The quick answer? Yes.
One of those dams is Center Hill Dam, near Smithville in Middle Tennessee.
According to a U.S. Army Corps of Engineers- Nashville District website, engineers are currently implementing an 11-year plan to address foundation seepage issues similar to that of Boone Dam.
Center Hill’s rehabilitation project started in 2008 and is expected to be completed in 2019.
Engineers first placed grout into the foundation rock beneath and beside the dam from 2008 to 2010, and then a barrier wall was built between 2012-2015.
According to the website, a concrete reinforcing berm — expected to be constructed 2016-2018 — will be placed downstream of the saddle dam.
A rehabilitation project at Wolf Creek Dam on the Cumberland River in south central Kentucky, which started in March 2006 to address seepage problems at the dam, was finished in March 2013 with the completion of a 4,000-foot-long barrier wall through the dam’s earthen embankment, according to U.S Army Corps of Engineers- Nashville District website.
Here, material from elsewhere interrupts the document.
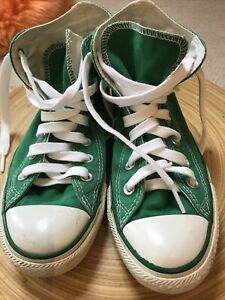 converse high tops Green size 5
Like Boone Dam, Wolf Creek made the decision to lower the lake levels in January 2007 to alleviate pressures on the dam, and water levels remained low until spring of 2013 when the barrier wall was finished.
According to the website, lake levels around Wolf Creek returned to historic levels in 2014.
TVA’s Tims Ford Dam and Bear Creek Dam in Alabama are two other dams that experienced seepage issues in the past, identified the source of the seepage and were repaired successfully.